** Material for the task follows **

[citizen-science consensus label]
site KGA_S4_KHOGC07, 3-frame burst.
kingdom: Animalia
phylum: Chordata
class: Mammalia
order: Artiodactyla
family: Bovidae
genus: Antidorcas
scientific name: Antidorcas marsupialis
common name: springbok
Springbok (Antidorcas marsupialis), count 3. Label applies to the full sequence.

** End of Material for the task **

§ **Task to complete**:
Starting at the first line of the data above, retype each line exactly until you reach the line containing "scientific name: Antidorcas marsupialis", and include that line too.

§ **Result**:
[citizen-science consensus label]
site KGA_S4_KHOGC07, 3-frame burst.
kingdom: Animalia
phylum: Chordata
class: Mammalia
order: Artiodactyla
family: Bovidae
genus: Antidorcas
scientific name: Antidorcas marsupialis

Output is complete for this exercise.